Scan the records below and copy every line that contains the string "Zealand".

━━ Data shown ━━

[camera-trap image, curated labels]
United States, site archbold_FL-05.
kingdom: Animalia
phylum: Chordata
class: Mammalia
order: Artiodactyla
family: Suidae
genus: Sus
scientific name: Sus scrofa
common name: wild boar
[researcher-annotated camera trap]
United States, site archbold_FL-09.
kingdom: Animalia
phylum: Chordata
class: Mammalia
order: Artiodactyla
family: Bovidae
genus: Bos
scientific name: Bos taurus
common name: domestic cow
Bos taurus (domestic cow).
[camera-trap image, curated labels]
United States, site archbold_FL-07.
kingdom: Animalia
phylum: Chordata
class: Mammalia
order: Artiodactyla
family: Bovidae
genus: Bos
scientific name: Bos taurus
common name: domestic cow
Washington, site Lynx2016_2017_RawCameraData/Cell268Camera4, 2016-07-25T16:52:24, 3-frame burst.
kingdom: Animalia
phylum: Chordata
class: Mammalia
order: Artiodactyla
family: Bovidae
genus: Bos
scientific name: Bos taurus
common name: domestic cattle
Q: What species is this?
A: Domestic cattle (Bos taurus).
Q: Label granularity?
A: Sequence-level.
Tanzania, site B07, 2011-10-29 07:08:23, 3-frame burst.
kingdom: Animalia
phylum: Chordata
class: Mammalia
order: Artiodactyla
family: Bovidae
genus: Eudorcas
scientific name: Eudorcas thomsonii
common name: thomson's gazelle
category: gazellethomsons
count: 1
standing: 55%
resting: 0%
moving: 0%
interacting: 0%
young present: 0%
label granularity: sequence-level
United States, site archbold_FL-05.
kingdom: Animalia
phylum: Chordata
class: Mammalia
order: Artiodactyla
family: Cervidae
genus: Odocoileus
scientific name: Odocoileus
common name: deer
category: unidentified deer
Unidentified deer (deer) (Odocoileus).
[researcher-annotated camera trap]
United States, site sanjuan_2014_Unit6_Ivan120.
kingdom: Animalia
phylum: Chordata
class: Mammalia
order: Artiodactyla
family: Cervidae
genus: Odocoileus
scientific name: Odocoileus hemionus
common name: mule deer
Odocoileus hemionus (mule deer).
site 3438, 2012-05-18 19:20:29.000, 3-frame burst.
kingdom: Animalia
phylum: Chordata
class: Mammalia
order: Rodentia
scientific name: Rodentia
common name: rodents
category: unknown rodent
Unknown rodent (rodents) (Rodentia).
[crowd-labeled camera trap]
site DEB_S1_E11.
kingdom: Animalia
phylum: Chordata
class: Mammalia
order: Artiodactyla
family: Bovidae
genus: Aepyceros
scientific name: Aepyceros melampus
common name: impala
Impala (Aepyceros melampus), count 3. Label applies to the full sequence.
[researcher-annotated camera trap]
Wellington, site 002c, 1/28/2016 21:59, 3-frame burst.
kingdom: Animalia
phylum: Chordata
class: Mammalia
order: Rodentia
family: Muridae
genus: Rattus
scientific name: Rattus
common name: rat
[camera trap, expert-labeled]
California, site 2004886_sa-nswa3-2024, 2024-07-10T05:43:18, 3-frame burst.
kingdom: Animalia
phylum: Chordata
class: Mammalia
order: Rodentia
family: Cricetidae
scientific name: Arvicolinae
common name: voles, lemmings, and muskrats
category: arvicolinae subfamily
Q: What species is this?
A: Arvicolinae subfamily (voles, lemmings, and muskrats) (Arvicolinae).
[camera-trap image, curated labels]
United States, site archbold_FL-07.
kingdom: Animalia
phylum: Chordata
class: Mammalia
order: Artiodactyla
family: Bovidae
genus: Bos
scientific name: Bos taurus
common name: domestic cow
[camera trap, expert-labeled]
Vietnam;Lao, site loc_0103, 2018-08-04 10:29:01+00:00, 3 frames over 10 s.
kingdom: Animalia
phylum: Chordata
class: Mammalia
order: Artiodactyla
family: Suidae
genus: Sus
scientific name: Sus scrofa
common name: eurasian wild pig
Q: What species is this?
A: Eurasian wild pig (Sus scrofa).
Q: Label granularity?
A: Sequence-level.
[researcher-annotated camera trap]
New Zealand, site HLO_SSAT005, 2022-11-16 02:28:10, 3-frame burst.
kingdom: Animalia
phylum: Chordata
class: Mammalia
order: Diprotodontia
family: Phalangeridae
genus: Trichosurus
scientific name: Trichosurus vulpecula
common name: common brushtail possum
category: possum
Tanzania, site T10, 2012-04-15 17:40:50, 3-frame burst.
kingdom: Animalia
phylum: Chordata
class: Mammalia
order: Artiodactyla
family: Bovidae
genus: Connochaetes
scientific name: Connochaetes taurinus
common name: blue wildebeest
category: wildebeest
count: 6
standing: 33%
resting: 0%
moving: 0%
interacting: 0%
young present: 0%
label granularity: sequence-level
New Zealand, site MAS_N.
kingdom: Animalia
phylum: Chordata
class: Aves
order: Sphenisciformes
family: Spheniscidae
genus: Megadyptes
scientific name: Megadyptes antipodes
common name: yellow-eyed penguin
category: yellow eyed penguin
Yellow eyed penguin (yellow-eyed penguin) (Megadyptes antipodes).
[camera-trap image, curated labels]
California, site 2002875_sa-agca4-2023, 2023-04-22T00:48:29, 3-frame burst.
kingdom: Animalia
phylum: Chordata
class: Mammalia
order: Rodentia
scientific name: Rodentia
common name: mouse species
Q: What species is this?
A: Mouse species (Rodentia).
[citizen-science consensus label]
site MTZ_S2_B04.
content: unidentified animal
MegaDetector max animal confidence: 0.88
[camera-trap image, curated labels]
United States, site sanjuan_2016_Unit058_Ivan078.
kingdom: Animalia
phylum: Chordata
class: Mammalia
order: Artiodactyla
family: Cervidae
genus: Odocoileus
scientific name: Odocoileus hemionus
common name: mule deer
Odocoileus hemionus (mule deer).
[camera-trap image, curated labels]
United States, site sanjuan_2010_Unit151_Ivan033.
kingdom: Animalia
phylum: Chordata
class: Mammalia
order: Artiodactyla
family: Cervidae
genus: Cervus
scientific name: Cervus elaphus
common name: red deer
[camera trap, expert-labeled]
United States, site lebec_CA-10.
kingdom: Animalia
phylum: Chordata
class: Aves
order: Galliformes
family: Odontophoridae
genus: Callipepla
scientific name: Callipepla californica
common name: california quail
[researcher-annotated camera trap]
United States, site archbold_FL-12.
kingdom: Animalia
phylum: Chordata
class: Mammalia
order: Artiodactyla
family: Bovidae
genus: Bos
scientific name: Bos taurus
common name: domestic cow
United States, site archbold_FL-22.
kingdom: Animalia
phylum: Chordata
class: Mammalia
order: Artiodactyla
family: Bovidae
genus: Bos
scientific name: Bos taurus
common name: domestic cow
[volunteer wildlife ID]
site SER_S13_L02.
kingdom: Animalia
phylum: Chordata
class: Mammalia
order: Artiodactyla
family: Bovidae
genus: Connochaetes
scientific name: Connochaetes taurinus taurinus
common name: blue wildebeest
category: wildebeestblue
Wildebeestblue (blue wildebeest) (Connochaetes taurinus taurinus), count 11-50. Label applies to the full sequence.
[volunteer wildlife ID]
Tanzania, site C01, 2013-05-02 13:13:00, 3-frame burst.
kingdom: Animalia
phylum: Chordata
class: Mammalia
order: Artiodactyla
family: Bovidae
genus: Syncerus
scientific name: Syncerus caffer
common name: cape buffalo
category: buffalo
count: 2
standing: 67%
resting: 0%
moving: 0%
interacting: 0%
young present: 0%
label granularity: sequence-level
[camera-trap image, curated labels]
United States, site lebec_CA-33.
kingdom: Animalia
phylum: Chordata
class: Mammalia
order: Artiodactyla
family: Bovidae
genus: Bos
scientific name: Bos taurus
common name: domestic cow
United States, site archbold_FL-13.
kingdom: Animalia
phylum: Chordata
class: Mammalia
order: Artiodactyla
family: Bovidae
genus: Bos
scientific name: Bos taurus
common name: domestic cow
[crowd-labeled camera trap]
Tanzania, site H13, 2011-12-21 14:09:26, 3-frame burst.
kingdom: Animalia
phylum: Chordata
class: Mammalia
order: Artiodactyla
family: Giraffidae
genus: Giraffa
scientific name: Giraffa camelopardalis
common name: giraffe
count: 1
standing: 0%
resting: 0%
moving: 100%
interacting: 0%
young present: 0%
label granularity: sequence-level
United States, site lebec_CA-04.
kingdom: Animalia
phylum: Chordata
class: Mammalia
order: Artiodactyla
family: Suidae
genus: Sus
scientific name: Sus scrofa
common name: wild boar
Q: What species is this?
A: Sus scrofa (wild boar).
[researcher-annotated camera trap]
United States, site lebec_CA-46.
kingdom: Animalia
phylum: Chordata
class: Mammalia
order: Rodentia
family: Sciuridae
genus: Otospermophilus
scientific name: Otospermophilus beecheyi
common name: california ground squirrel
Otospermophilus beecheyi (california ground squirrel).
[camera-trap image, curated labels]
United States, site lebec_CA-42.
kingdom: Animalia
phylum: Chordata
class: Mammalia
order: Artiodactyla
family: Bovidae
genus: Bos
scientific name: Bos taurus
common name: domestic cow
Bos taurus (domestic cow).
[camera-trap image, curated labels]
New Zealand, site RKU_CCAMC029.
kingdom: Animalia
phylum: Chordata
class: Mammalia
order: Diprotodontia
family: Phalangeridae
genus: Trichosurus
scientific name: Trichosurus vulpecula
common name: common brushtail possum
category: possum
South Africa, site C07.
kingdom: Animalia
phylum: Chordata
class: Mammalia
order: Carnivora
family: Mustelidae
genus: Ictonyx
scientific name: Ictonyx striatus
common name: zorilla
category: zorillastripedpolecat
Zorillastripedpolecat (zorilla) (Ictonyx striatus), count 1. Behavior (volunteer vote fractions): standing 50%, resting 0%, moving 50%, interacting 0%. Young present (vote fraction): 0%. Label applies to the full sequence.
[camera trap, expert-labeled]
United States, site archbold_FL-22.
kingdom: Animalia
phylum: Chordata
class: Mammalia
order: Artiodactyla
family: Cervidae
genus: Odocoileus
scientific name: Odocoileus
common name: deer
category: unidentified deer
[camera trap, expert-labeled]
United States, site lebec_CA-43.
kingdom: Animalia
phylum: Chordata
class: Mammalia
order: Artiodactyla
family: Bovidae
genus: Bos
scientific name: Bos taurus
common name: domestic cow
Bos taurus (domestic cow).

━━━

**Your response:**
New Zealand, site HLO_SSAT005, 2022-11-16 02:28:10, 3-frame burst.
New Zealand, site MAS_N.
New Zealand, site RKU_CCAMC029.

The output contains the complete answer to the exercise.